*Requirement A*. In the passage about the Percy killing investigation, rewrite the section from "Of course, dozens" to "first two years.", substituting "persons of interest" for "suspects".
*Requirement B*. Carry on the passage about the Percy killing investigation, starting after its final sentence.

# Passage provided start

Of course, dozens of people confessed to the killing which only served to slow down the investigation. Chicago police, Cook County state’s attorney investigators and the FBI interviewed about 10,000 people and investigated 1,226 suspects in the first two years.
The police quietly zeroed in on the Percy’s other neighbor William Thoresen III, the son of William E. Thoresen II, president of the Great Western Steel Co. of Chicago. William Thoreson the third was described in an FBI report as “violent, a mental case… armed and dangerous.” Thoresen grew up in the same neighborhood as Valerie, less than two blocks away from the Percy home. Thoresen was a habitual, violent criminal with arrests for aggravated assault and the possession of illegal weapons including bayonets.Most who knew him, including his wife, called him “angry, a loner, hostile and destructive” Before he was 21 he had gone through a number of boarding schools and mental institutions, and he seemed to be completely uneducated. He regularly smashed up cars, terrorized young women and fought with authority. William stole more than a half a million dollars’ worth of securities in a duffle bag from his parents’ cellar vault because, he claimed, it was his legacy and he had been cheated out of at least another half‐million.In 1957 he was stabbed during a scuffle with a parking lot in Evanston, Illinois. A year later he was charged with shoving a person in Kenilworth, Illinois and was fined $50. He was also charged with stealing posters from a ferry terminal in Bar Harbor, Maine. In 1964 he was accused of touching off a dynamite charge in a vacant lot. The charge was dismissed. In 1969 he was tried for illegal possession of weapons in San Francisco.

# Passage provided end
# Listing start

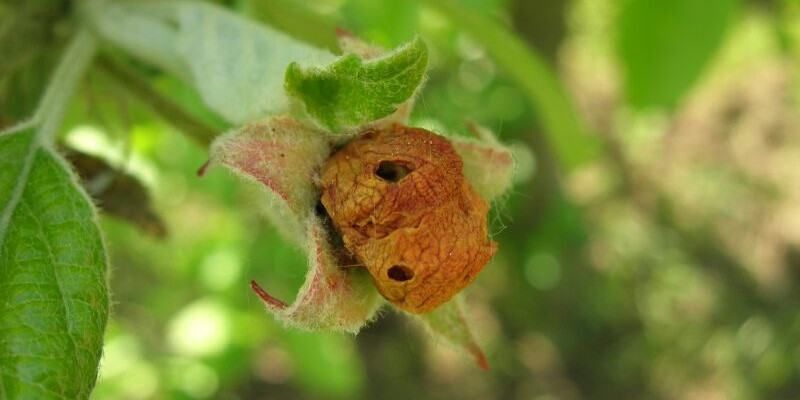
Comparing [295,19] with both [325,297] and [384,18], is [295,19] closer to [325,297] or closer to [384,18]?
[384,18]

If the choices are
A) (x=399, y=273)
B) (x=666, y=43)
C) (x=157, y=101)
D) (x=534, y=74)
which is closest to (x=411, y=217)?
(x=399, y=273)

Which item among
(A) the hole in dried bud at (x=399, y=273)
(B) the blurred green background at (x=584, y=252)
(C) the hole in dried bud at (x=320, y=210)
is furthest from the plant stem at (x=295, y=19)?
(A) the hole in dried bud at (x=399, y=273)

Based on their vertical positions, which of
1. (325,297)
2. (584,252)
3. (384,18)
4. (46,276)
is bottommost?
(584,252)

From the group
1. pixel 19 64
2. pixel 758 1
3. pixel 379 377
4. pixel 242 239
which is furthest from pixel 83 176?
pixel 379 377

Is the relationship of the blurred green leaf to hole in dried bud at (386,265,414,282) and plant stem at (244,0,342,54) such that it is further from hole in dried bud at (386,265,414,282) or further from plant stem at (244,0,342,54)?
hole in dried bud at (386,265,414,282)

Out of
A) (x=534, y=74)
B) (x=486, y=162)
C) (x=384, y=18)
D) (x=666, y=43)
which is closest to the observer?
(x=486, y=162)
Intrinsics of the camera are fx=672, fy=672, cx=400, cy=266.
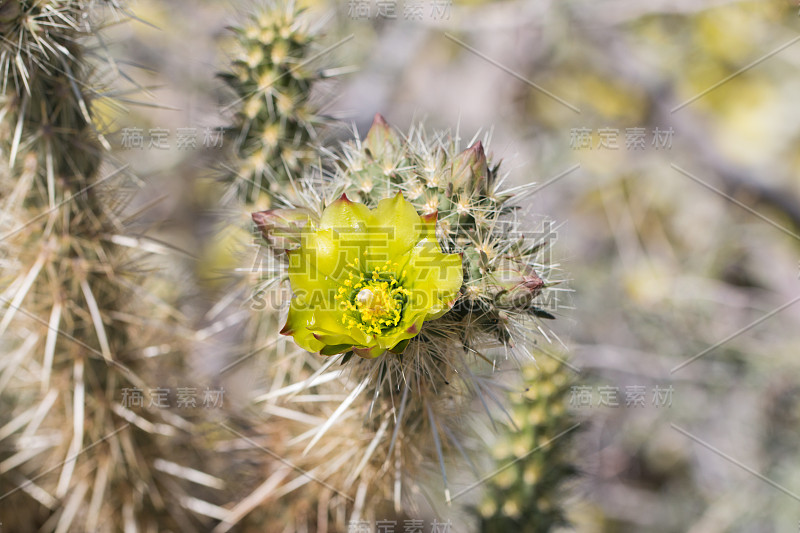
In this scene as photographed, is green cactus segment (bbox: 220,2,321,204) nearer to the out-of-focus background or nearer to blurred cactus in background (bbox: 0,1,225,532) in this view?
blurred cactus in background (bbox: 0,1,225,532)

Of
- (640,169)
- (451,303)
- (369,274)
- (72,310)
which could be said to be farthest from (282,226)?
(640,169)

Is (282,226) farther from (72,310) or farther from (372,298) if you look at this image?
(72,310)

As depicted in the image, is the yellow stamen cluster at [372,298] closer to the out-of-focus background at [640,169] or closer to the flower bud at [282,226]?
the flower bud at [282,226]

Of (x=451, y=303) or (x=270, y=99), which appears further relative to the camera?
(x=270, y=99)

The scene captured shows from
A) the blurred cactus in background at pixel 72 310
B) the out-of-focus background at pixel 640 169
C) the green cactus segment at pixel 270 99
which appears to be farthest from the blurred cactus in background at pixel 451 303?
the out-of-focus background at pixel 640 169

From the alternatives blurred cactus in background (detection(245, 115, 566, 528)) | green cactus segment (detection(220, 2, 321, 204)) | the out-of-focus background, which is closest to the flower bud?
blurred cactus in background (detection(245, 115, 566, 528))

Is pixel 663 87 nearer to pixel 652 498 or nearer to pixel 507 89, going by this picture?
pixel 507 89

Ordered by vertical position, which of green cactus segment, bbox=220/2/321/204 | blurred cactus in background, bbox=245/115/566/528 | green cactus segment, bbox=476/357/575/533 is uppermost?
green cactus segment, bbox=220/2/321/204
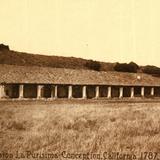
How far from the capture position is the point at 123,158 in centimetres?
1019

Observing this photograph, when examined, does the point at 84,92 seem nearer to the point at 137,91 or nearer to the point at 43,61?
the point at 137,91

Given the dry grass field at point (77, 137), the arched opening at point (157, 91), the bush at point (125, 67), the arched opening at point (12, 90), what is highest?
the bush at point (125, 67)

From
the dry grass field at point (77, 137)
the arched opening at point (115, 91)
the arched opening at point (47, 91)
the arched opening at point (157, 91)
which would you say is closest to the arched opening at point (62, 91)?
the arched opening at point (47, 91)

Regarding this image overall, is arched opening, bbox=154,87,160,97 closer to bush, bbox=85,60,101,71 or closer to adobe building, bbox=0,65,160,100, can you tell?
adobe building, bbox=0,65,160,100

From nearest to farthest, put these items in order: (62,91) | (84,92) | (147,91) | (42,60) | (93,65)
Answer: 1. (62,91)
2. (84,92)
3. (147,91)
4. (93,65)
5. (42,60)

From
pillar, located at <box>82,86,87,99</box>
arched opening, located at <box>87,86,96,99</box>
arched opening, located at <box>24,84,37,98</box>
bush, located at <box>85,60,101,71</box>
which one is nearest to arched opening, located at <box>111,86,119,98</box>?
arched opening, located at <box>87,86,96,99</box>

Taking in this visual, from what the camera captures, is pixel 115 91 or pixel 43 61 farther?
pixel 43 61

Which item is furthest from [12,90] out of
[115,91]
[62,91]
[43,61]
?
[43,61]

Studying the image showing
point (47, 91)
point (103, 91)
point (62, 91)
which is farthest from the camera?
point (103, 91)

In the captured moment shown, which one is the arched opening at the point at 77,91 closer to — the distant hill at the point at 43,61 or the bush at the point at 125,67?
the distant hill at the point at 43,61

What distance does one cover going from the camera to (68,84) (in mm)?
50594

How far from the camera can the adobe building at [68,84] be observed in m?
46.3

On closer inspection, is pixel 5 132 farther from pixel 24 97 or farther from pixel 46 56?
pixel 46 56

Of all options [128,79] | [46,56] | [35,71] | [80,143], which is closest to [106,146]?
[80,143]
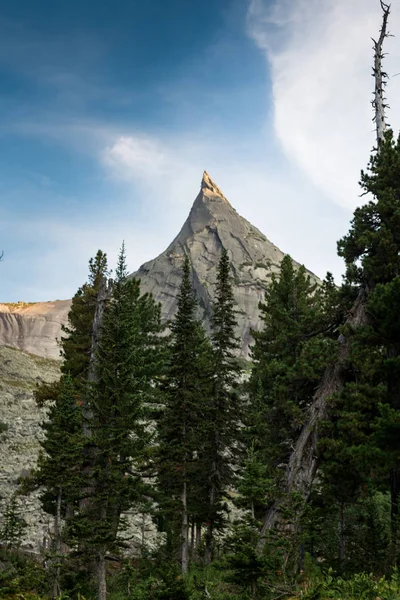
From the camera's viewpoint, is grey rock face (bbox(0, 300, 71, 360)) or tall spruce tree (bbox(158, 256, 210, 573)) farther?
grey rock face (bbox(0, 300, 71, 360))

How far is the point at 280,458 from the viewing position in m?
20.0

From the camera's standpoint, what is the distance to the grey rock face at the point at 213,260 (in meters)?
154

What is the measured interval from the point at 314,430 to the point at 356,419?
207 cm

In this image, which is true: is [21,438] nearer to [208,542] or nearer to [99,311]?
[208,542]

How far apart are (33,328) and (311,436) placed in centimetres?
16066

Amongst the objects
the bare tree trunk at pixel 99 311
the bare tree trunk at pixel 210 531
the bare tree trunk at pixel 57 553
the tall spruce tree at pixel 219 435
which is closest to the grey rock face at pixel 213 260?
the tall spruce tree at pixel 219 435

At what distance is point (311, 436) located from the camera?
51.5 ft

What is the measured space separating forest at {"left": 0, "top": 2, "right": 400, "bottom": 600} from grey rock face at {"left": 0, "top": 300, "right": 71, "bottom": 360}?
443 feet

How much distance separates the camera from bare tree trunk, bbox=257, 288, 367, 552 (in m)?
15.1

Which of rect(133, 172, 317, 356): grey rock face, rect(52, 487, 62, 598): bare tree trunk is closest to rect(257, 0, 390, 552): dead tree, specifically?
rect(52, 487, 62, 598): bare tree trunk

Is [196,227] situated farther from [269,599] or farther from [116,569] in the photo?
[269,599]

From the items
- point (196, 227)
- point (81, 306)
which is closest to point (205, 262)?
point (196, 227)

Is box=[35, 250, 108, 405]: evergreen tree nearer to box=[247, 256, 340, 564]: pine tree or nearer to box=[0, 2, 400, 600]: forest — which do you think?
box=[0, 2, 400, 600]: forest

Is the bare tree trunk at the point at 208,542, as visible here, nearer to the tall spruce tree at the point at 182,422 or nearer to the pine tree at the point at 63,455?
the tall spruce tree at the point at 182,422
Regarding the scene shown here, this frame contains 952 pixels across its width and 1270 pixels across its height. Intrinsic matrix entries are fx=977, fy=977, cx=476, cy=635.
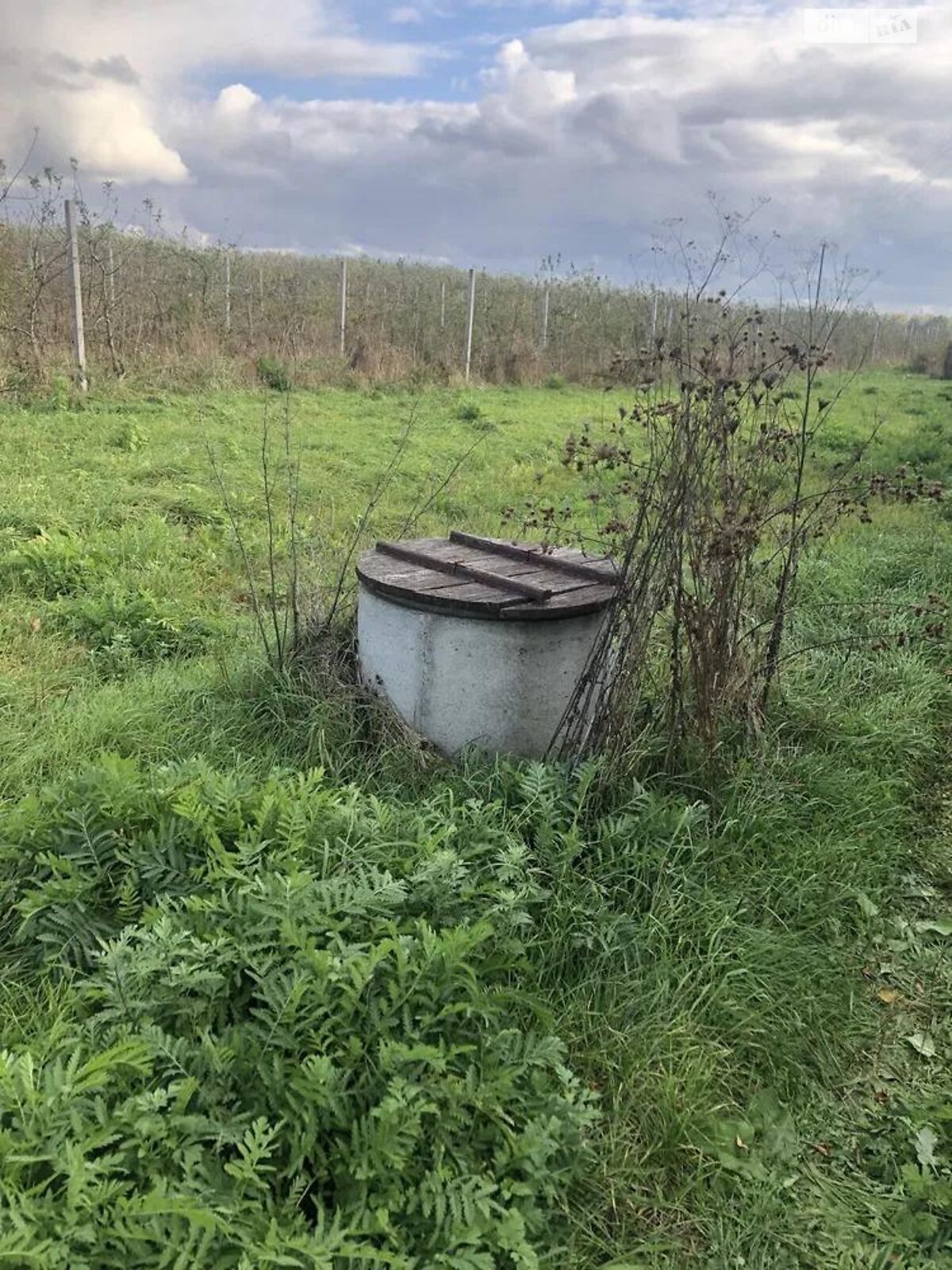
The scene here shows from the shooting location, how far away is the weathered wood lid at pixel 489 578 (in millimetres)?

# Listing end

*Task response A*.
Of course, dozens of people confessed to the killing which only served to slow down the investigation. Chicago police, Cook County state’s attorney investigators and the FBI interviewed about 10,000 people and investigated 1,226 persons of interest in the first two years.

*Task response B*.
In 1965, he was suspected of playing some role in the death of his brother Richard on September 21, 1965. Officially, Richard’s death is listed as "Undetermined". (He had been shot directly behind the ear) Police found his body in a rented car and said that he was shot with a .357 magnum pistol purchased two days earlier by Louise Thoresen, his wife who said she bought the gun for Richard because he had a "thing about guns." Oddly enough, before he died Richard left his brother considerable stock with an estimated, value of $8550,000, or about $5 million today. He also left Louise Thoresen $100,000.
He apparently married Louise to escape commitment by his family to a state mental institution.
Shortly before Richard Thoresen's death, he and William were named in burglary warrants signed by their father who charged the two with breaking into his Kenilworth home.
William Thoresen told his wife several version of the killing, one was that he had hired a professional killer to murder him and that he himself had been the triggerman.
However, in 1966, Thoresen (Who used his brother's name in this instance) was arrested by San Francisco police with a hood named Lewis Dale Stoddard for assaulting the officers.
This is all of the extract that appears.